--- Texto mostrado ---

En el panorama del cine contemporáneo europeo, pocas voces resultan tan singulares y espiritualmente evocadoras como la de Oliver Laxe. Nacido en París y de padres gallegos, ha forjado una trayectoria atípica que transita entre la mística, el ascetismo visual y una profunda conexión con lo ancestral, lo espiritual y lo marginal.

Con apenas tres largometrajes, ha conseguido establecerse como una figura de culto dentro del cine de autor, especialmente gracias a su forma de filmar el mundo natural y la espiritualidad cotidiana con una sensibilidad que remite tanto a Bresson como a Tarkovski. Su cine, con raíces tanto en Galicia como en Marruecos, no se rige por las convenciones narrativas ni por el ritmo de la industria, sino que sigue una búsqueda interior, ética y estética, que lo sitúa en un lugar muy particular dentro de la cinematografía actual.

Filmes como Mimosas (2016), ganadora del Gran Premio de la Semana de la Crítica en Cannes, y Lo que arde (2019), aclamada en Un Certain Regard, exploran la redención, el tiempo detenido y el fuego como símbolo y amenaza, siempre desde un cine contemplativo que exige una mirada abierta y paciente.

Esta vez vuelve a Cannes con Sirat, una obra aún más radical y trascendente, que explora territorios liminales entre lo visible y lo invisible, lo humano y lo sagrado, posicionándose como un cineasta que más que contar historias, convoca experiencias.

En entrevista exclusiva con EL UNIVERSO, luego de la premier de su película en Cannes, Laxe compartió el proceso y experiencia durante la producción de Sirat.

Naciste en París, vienes de una familia gallega y pasaste varios años en Marruecos. ¿Dirías que esa mezcla de culturas se refleja en el carácter universal de tu película?

--- Registros extraídos ---

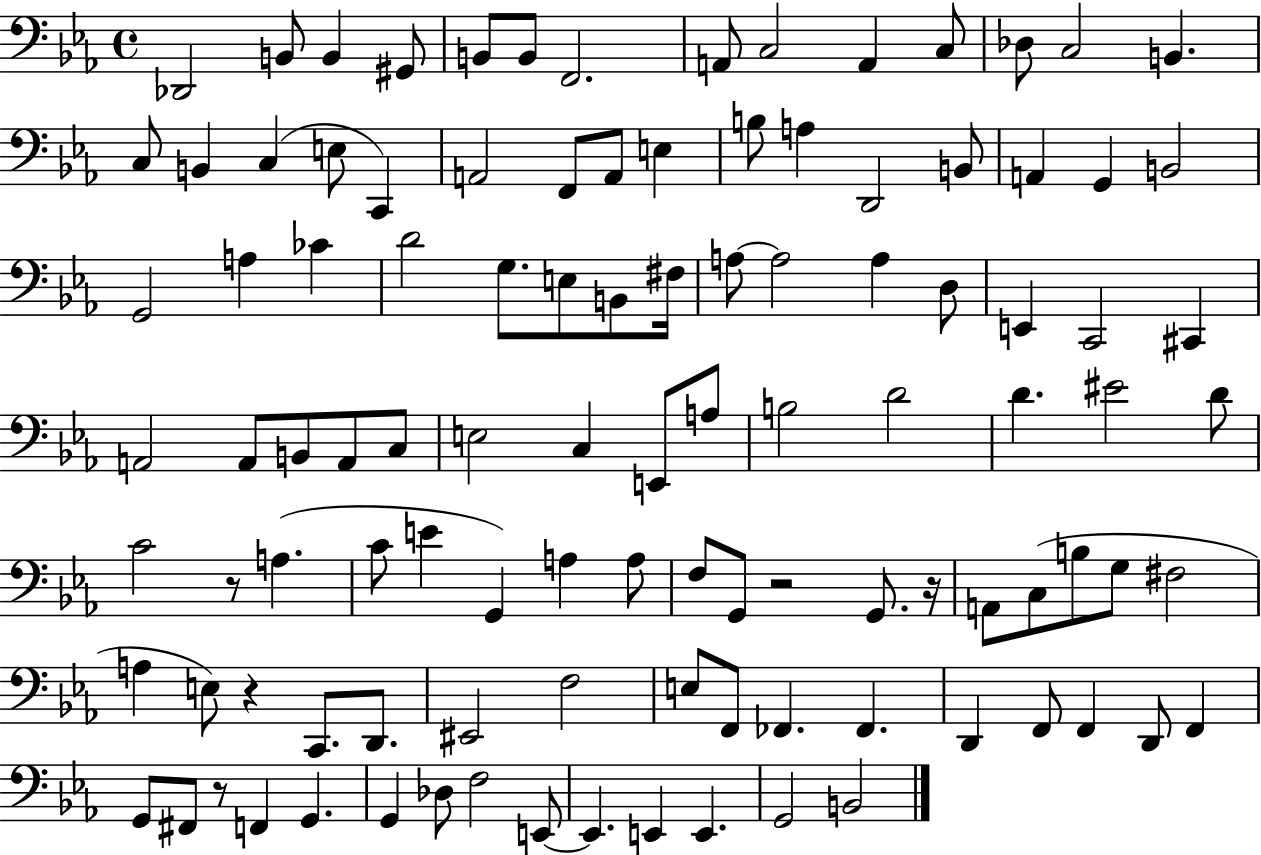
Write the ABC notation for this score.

X:1
T:Untitled
M:4/4
L:1/4
K:Eb
_D,,2 B,,/2 B,, ^G,,/2 B,,/2 B,,/2 F,,2 A,,/2 C,2 A,, C,/2 _D,/2 C,2 B,, C,/2 B,, C, E,/2 C,, A,,2 F,,/2 A,,/2 E, B,/2 A, D,,2 B,,/2 A,, G,, B,,2 G,,2 A, _C D2 G,/2 E,/2 B,,/2 ^F,/4 A,/2 A,2 A, D,/2 E,, C,,2 ^C,, A,,2 A,,/2 B,,/2 A,,/2 C,/2 E,2 C, E,,/2 A,/2 B,2 D2 D ^E2 D/2 C2 z/2 A, C/2 E G,, A, A,/2 F,/2 G,,/2 z2 G,,/2 z/4 A,,/2 C,/2 B,/2 G,/2 ^F,2 A, E,/2 z C,,/2 D,,/2 ^E,,2 F,2 E,/2 F,,/2 _F,, _F,, D,, F,,/2 F,, D,,/2 F,, G,,/2 ^F,,/2 z/2 F,, G,, G,, _D,/2 F,2 E,,/2 E,, E,, E,, G,,2 B,,2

---

Tareas del ejercicio:
(a) Resume en forma de lista el párrafo del texto sobre Oliver Laxe que empieza por «Filmes como Mimosas» y conserva sus datos principales.
(b) Por favor, transcribe del texto sobre Oliver Laxe el fragmento que comienza con «Con apenas tres» y sigue hasta «abierta y paciente.».
(c) Continúa el texto sobre Oliver Laxe desde el punto en que se detiene.

Respuestas a tareas:
(a)
- Mimosas (2016) ganó el Gran Premio de la Semana de la Crítica en Cannes.
- Lo que arde (2019) fue aclamada en Un Certain Regard.
- Ambas exploran la redención, el tiempo detenido y el fuego como símbolo y amenaza.
- Lo hacen desde un cine contemplativo que exige una mirada abierta y paciente.

(b)
Con apenas tres largometrajes, ha conseguido establecerse como una figura de culto dentro del cine de autor, especialmente gracias a su forma de filmar el mundo natural y la espiritualidad cotidiana con una sensibilidad que remite tanto a Bresson como a Tarkovski. Su cine, con raíces tanto en Galicia como en Marruecos, no se rige por las convenciones narrativas ni por el ritmo de la industria, sino que sigue una búsqueda interior, ética y estética, que lo sitúa en un lugar muy particular dentro de la cinematografía actual.

Filmes como Mimosas (2016), ganadora del Gran Premio de la Semana de la Crítica en Cannes, y Lo que arde (2019), aclamada en Un Certain Regard, exploran la redención, el tiempo detenido y el fuego como símbolo y amenaza, siempre desde un cine contemplativo que exige una mirada abierta y paciente.

(c)
Actualmente vivo en el pueblo donde nació mi madre, donde hice Lo que arde. Y me siento tan salvaje como la gente de estas montañas. Al mismo tiempo, es un lugar donde la tradición y las raíces son realmente importantes. Recientemente descubrí que la etimología de radical, es radicalis en latín, que significa raíz. Así que, en cierto modo, soy radical, porque estoy comprometido a conectar con mis raíces y con el lugar donde vivo. Por eso, soy alguien que tiene una base muy profunda en la tradición. Marruecos fue muy importante para mí, en ese sentido.

Pero soy un hombre de estos tiempos, y estoy tratando de lidiar con la modernidad y la tradición. Y creo que el cine expresa este set imaginario, y quiero trascender como ser humano, como muchos otros. Tengo las herramientas para ello, pero vivo en un momento en el que es realmente difícil tener la disciplina, tener una práctica espiritual. Una buena, no una new age. Me gusta escuchar el Corán, me emborracho escuchándolo. La Surah Al Maryam que sale en la película la canta un amigo, quien es uno de los mejores cantantes lectores del Corán del mundo. Y al mismo tiempo me gusta la música tecno. Me gusta ir a las pistas de baile.

Oliver Laxe al recibir su premio de manos de la actriz Da'Vine Joy Randolph, en Cannes. (Photo by Valery HACHE / AFP) Foto: AFP

En cierto modo, la película es una comunión, incluso de personas mutiladas. O sea, Luis es aparentemente alguien, no diré desequilibrado, pero alguien normal en la búsqueda desesperada de su hija. La vida nos sacude, a todos, ravers o no. No llama a tu puerta para decirte: “¿Estás listo para saltar al abismo?”. Asi que cuando la vida te aplasta en la cara, la crisis es la única manera de conectar contigo mismo. Los seres humanos somos esencia, pero existe el ego, y esa máscara que necesitamos de niños para recibir amor. La crisis, por tanto, es la única forma de cruzar esta membrana, esta piel, y conectar con tu esencia, contigo mismo. Eso es lo que pasó en la película: hay una perspectiva de crecimiento en Luis. Es lo peor que le puede pasar a un padre, pero probablemente sea una misericordia.

Hay una escena potente en la que se fusiona música rave con versos del Corán. ¿Crees que es esa combinación de música, aislamiento absoluto, y lo impredecible de la trama es lo que realmente sacude al espectador?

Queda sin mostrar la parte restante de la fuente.